→ EXERCISE PROMPT
Repeat only the lines below from the one that contains "Usado VW Touareg" through the final line, exactly. Omit pictures.

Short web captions
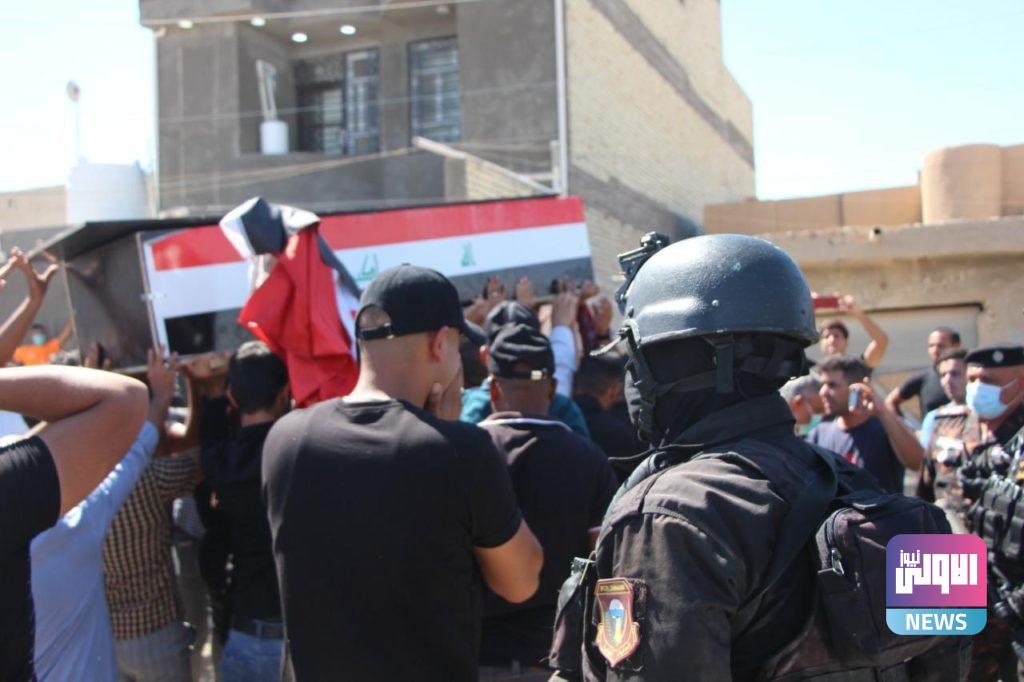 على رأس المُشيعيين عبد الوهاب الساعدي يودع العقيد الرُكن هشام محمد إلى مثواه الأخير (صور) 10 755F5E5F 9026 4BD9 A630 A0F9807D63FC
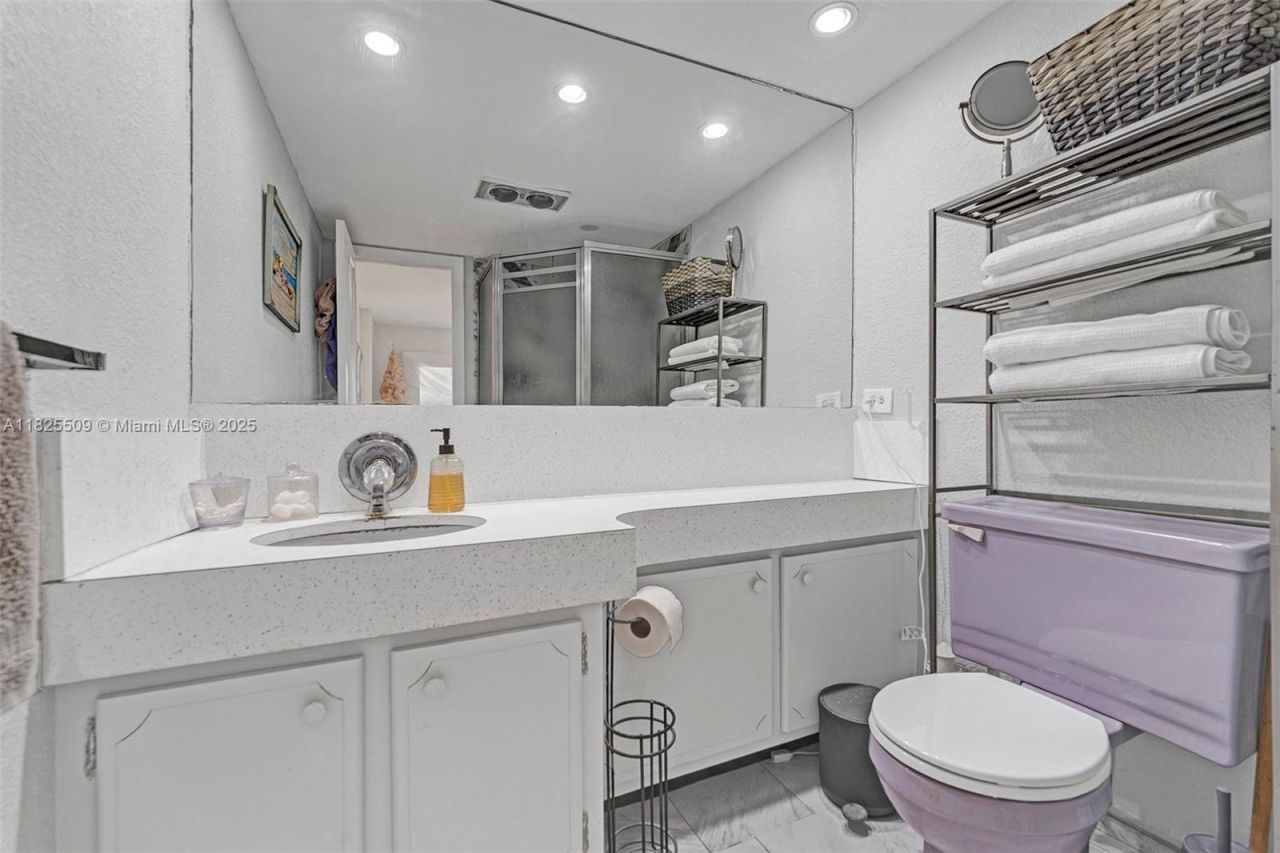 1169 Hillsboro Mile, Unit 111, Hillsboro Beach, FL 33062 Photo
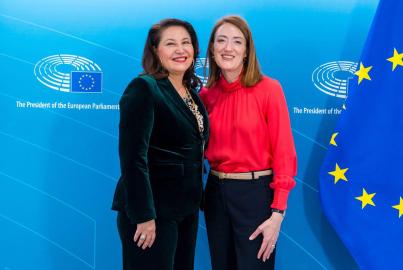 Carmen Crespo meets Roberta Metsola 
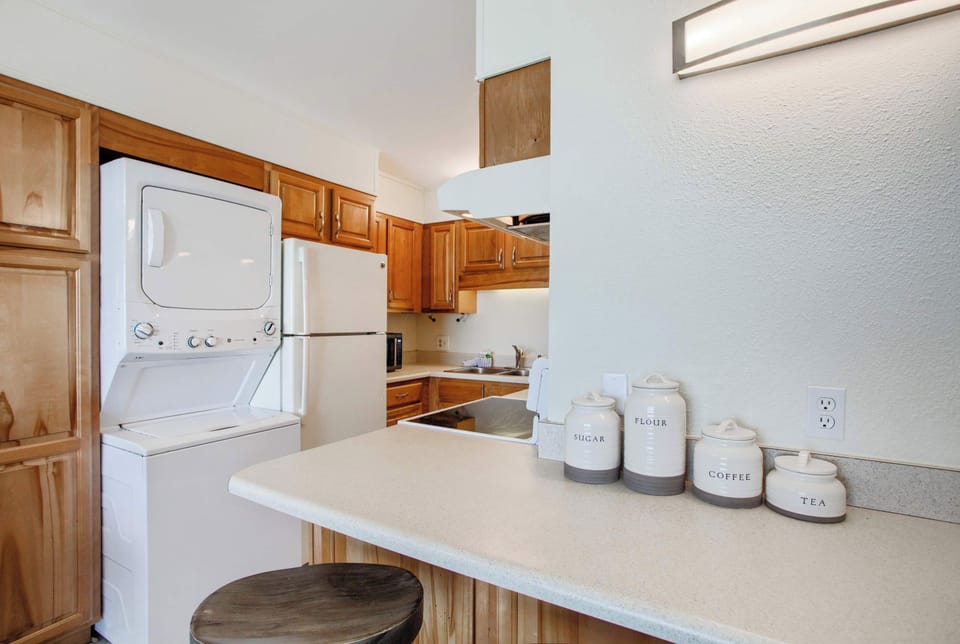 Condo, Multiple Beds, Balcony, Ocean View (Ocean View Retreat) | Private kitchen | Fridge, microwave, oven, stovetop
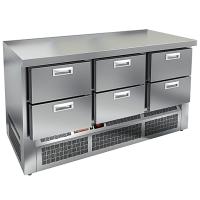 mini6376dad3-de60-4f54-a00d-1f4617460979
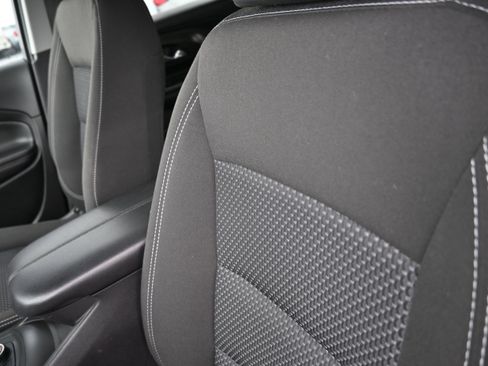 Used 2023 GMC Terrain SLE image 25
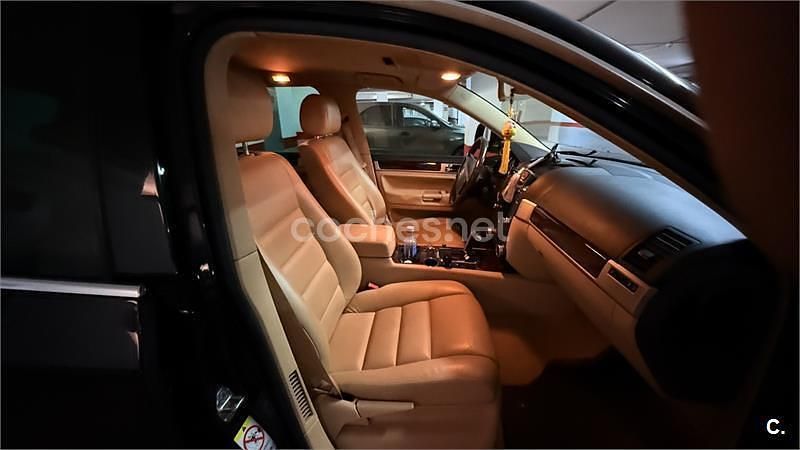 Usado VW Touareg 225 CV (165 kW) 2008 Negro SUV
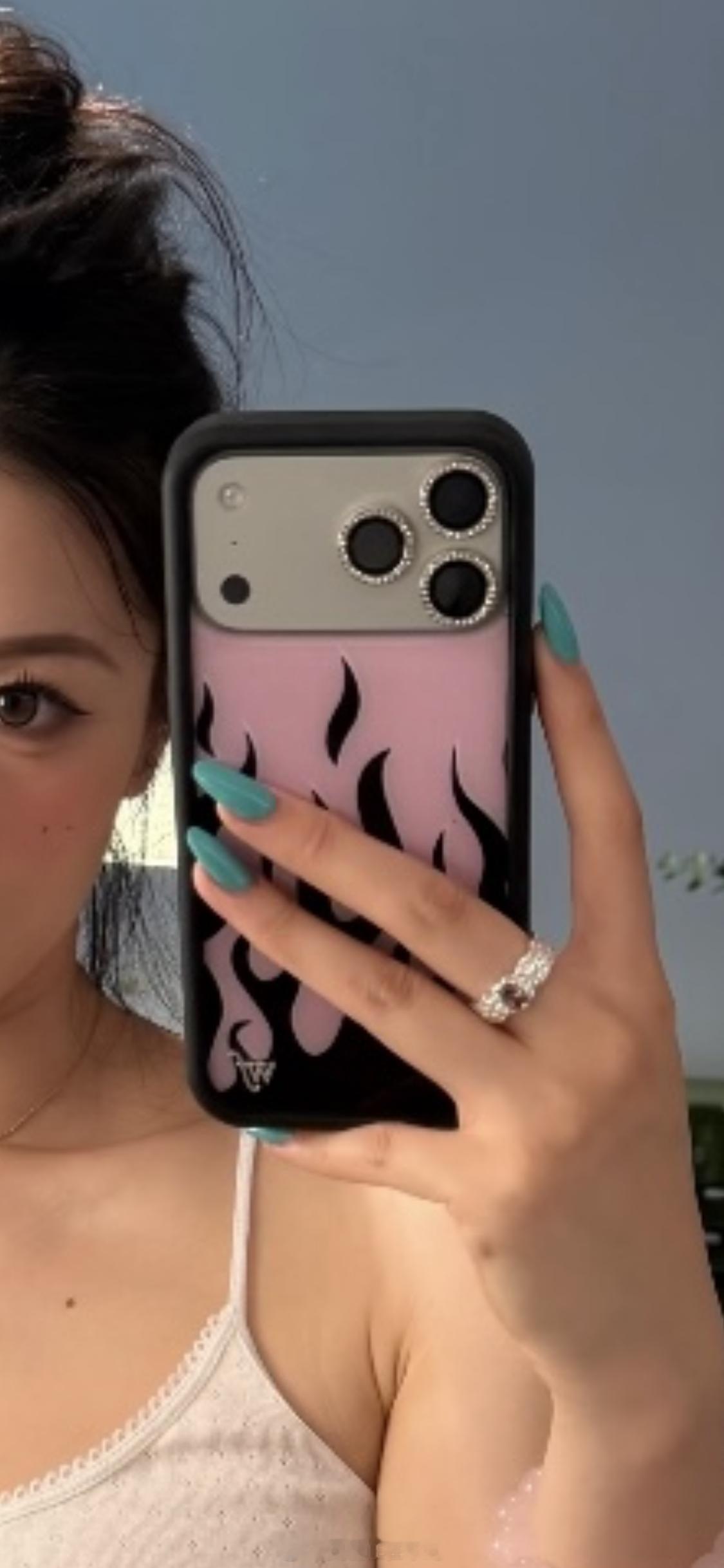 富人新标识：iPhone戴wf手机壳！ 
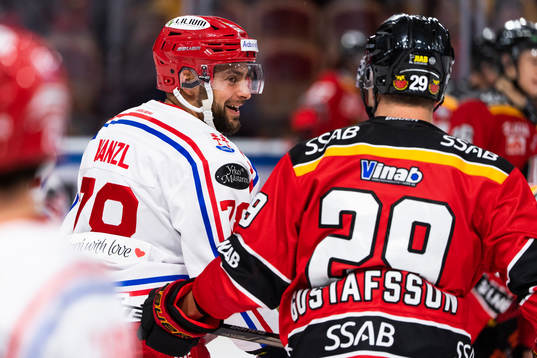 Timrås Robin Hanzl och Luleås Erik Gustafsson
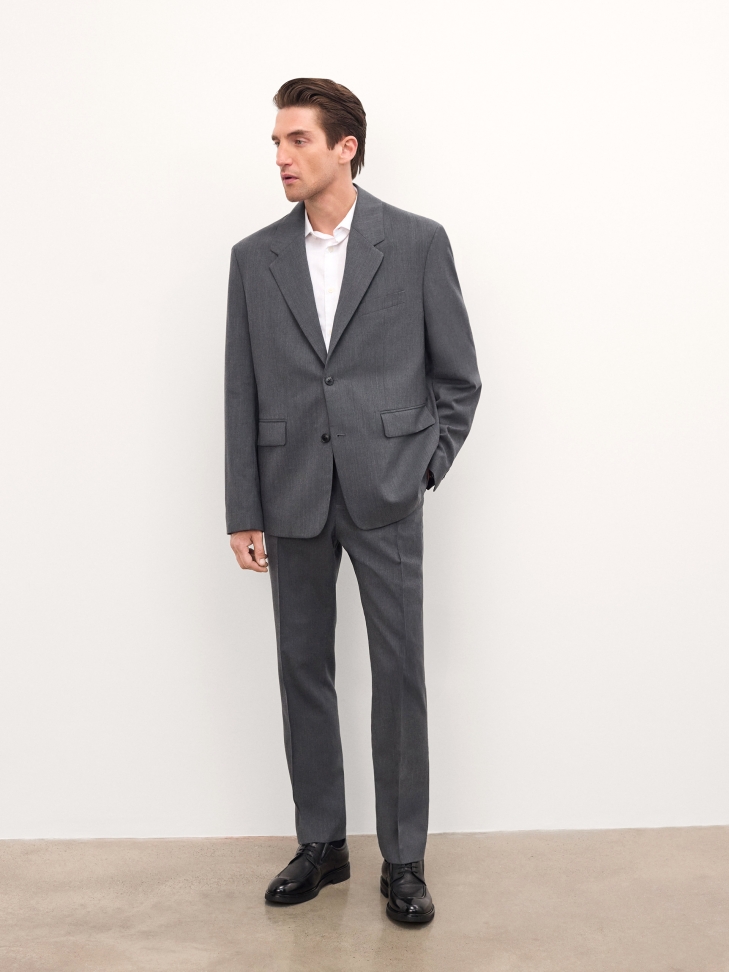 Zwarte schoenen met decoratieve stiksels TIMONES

→ RESULT
 Usado VW Touareg 225 CV (165 kW) 2008 Negro SUV
 富人新标识：iPhone戴wf手机壳！ 
 Timrås Robin Hanzl och Luleås Erik Gustafsson
 Zwarte schoenen met decoratieve stiksels TIMONES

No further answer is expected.